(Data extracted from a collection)
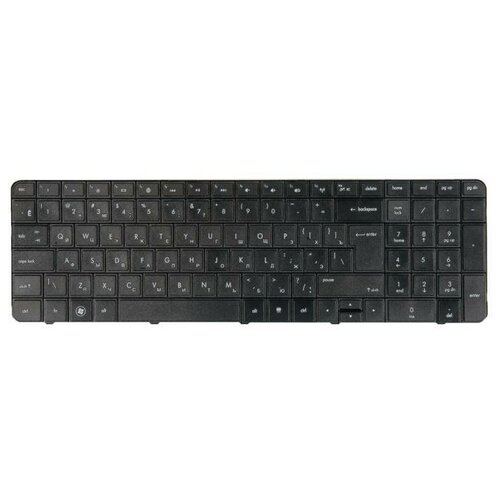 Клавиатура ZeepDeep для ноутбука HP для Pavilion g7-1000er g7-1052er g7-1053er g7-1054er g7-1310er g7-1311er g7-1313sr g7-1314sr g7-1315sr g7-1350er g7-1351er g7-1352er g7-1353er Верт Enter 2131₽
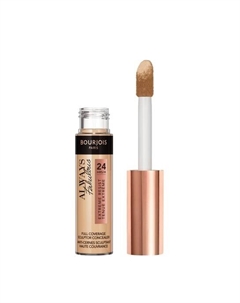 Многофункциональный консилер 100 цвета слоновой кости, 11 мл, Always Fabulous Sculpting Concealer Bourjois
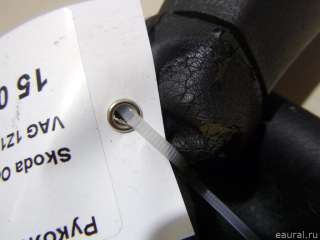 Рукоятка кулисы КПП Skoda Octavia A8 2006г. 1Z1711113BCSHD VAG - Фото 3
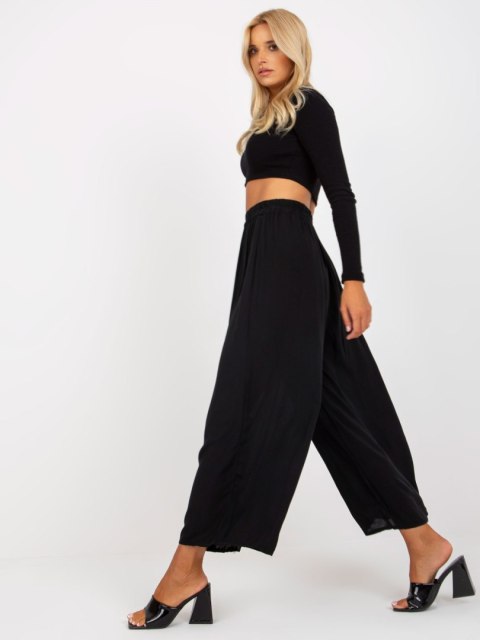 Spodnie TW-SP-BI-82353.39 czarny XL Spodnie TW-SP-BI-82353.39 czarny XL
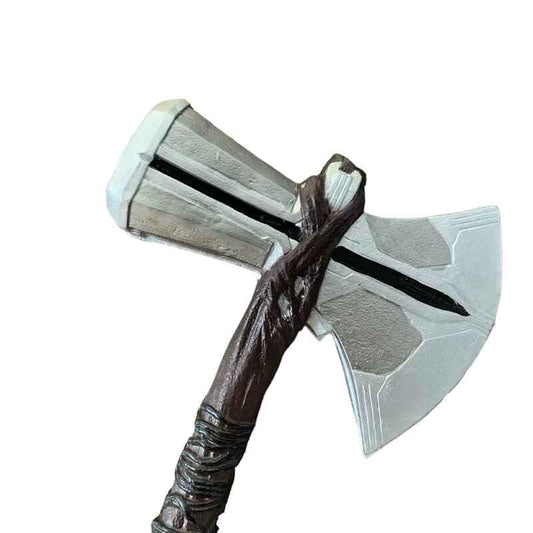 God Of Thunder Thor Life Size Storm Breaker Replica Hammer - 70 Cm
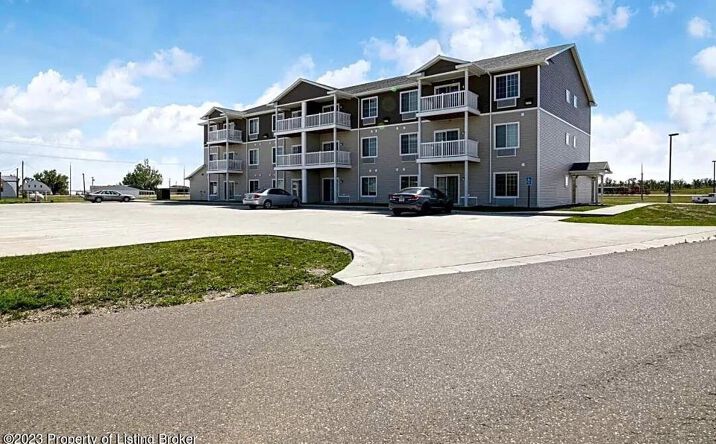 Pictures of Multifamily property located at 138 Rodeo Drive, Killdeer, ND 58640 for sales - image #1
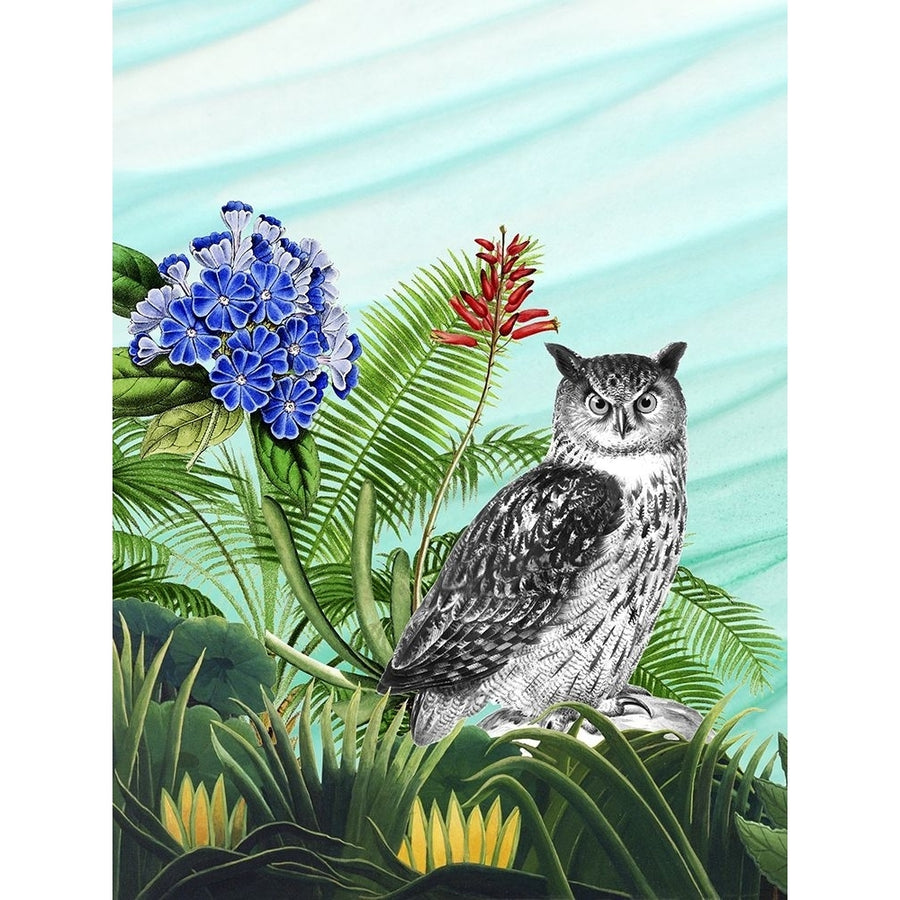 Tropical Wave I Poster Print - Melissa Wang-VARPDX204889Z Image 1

*Task to complete:*
Restate the entries verbatim, without pictures.

*Response:*
 Клавиатура ZeepDeep для ноутбука HP для Pavilion g7-1000er g7-1052er g7-1053er g7-1054er g7-1310er g7-1311er g7-1313sr g7-1314sr g7-1315sr g7-1350er g7-1351er g7-1352er g7-1353er Верт Enter 2131₽
 Многофункциональный консилер 100 цвета слоновой кости, 11 мл, Always Fabulous Sculpting Concealer Bourjois
 Рукоятка кулисы КПП Skoda Octavia A8 2006г. 1Z1711113BCSHD VAG - Фото 3
 Spodnie TW-SP-BI-82353.39 czarny XL Spodnie TW-SP-BI-82353.39 czarny XL
 God Of Thunder Thor Life Size Storm Breaker Replica Hammer - 70 Cm
 Pictures of Multifamily property located at 138 Rodeo Drive, Killdeer, ND 58640 for sales - image #1
 Tropical Wave I Poster Print - Melissa Wang-VARPDX204889Z Image 1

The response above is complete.